Once you are satisfied that you have completed a task you should upload the corresponding .mat files to Moodle. Your electronic submission to Moodle should be a single ZIP file that includes one or more files. For example, once you have completed task 1 you may upload a ZIP file containing the file D2.mat. Once you have completed task 3 you may upload a ZIP file containing the files D2.mat and D3.mat and so on. You will also be required to upload your Python code to Moodle, this will not be marked but will be checked for plagiarism and will be considered alongside your 200-word summary. Your Python code needs to be in a single ZIP file with clear instructions on how it can be run (e.g., list of libraries to be installed).

Marking

For tasks 1 to 3 an automarker will run twice a week on Tuesday and Thursday, with a scheduled timeline on Moodle, this automarker will download your ZIP file (if provided) and upload the technical feedback detailed above for any tasks that you have submitted. You will be able to submit as many attempts for automarking as you wish so long as each attempt is submitted before midday on a Tuesday or Thursday. Automarking will be used to provide  you  with  rapid  feedback  about  your  performance,  however  task  4  will  only  be  marked  after  the submission portal closes. Final marks will be awarded based on a sliding scale with the best performance in your cohort receiving the highest marks. Marks will be deducted for false positive spike detections. For the Index vector, we will apply a window of +/- 50 samples to allow for small errors.

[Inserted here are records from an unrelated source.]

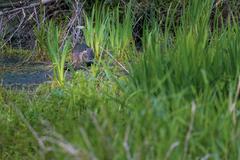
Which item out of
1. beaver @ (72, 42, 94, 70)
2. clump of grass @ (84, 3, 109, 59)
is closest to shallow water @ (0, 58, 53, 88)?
beaver @ (72, 42, 94, 70)


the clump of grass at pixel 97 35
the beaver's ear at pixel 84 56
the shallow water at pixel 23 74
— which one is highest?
the clump of grass at pixel 97 35

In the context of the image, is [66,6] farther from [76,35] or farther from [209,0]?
[209,0]

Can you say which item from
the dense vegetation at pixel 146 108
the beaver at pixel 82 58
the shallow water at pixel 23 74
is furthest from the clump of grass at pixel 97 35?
the shallow water at pixel 23 74

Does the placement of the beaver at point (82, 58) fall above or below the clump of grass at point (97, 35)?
below

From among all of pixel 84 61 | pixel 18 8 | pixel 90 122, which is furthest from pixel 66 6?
pixel 90 122

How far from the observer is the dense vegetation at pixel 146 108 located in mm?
1394

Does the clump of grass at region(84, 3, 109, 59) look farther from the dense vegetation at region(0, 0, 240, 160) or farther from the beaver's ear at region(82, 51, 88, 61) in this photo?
the beaver's ear at region(82, 51, 88, 61)

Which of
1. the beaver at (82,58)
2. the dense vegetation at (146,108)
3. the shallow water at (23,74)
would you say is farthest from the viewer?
the beaver at (82,58)

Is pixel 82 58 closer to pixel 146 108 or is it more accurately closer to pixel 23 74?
pixel 23 74

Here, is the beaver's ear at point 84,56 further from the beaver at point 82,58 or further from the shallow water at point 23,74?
the shallow water at point 23,74

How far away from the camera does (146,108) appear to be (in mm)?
1472

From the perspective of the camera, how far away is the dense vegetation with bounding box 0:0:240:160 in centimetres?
139

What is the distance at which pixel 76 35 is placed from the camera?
13.0ft

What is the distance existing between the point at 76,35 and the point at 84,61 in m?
0.35
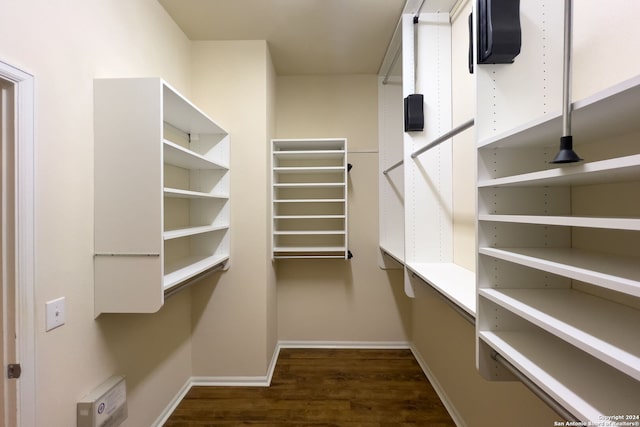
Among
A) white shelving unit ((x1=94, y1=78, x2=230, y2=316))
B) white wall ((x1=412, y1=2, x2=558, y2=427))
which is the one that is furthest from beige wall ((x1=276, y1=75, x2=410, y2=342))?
white shelving unit ((x1=94, y1=78, x2=230, y2=316))

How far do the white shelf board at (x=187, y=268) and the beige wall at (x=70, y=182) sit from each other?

Automarked feedback will be in the form of either precision and recall scores or a confusion matrix. Examples of

how these are computed for multi-class classification are availablehere.

Hints

Start out by plotting the recordings (like Fig. 1), and make sure you understand what is being asked of you. You may find it helpful to spend some time reading around the problem, and you should consider a range of different approaches. This is a real-world research problem where many of the CI techniques you have been taught are being used there is no perfect solution.